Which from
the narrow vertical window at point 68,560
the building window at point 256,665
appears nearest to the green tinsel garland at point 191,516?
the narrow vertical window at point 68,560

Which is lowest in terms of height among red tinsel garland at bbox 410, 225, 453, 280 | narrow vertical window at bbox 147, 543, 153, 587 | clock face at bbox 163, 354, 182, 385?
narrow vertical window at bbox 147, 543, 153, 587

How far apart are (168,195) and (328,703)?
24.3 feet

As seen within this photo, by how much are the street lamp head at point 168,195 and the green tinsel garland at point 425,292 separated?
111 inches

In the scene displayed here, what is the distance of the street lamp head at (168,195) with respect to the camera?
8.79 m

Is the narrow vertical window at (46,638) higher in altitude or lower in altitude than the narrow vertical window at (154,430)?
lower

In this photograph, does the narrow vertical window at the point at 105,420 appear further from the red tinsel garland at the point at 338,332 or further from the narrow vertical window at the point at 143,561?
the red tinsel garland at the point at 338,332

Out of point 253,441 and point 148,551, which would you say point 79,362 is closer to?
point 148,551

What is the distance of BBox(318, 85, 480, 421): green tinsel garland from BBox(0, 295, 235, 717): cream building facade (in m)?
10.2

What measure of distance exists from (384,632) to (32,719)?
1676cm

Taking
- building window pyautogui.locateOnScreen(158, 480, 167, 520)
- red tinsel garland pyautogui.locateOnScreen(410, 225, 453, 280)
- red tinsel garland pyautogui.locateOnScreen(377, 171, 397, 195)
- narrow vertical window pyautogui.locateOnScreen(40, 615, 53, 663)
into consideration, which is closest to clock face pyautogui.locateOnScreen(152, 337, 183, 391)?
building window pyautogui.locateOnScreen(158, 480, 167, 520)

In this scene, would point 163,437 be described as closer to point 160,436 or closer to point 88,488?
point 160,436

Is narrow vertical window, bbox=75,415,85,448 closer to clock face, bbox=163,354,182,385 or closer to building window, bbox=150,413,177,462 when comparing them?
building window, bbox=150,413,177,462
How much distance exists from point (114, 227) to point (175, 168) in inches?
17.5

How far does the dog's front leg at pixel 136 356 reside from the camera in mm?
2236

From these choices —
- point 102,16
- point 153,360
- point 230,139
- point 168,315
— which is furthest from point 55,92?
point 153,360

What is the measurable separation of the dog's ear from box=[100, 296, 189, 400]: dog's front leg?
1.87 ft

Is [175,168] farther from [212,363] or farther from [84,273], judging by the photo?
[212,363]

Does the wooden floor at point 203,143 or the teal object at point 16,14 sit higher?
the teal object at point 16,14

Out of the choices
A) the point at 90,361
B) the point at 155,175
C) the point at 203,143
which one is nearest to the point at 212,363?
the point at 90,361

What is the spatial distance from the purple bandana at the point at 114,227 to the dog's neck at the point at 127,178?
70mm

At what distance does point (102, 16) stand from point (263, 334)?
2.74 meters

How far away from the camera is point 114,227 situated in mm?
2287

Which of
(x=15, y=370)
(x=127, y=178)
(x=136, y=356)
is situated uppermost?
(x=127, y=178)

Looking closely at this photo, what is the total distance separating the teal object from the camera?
——————
§ **Your instructions**
Put the lines of the records from the line containing "At what distance" through the end of the records into a Markdown table with the columns Row and Line, numbering each line and skipping blank lines.

§ **Completed exercise**
| Row | Line |
|---|---|
| 1 | At what distance does point (102, 16) stand from point (263, 334)? |
| 2 | 2.74 meters |
| 3 | How far away from the camera is point 114,227 situated in mm? |
| 4 | 2287 |
| 5 | Which of |
| 6 | (x=15, y=370) |
| 7 | (x=127, y=178) |
| 8 | (x=136, y=356) |
| 9 | is situated uppermost? |
| 10 | (x=127, y=178) |
| 11 | Looking closely at this photo, what is the total distance separating the teal object from the camera? |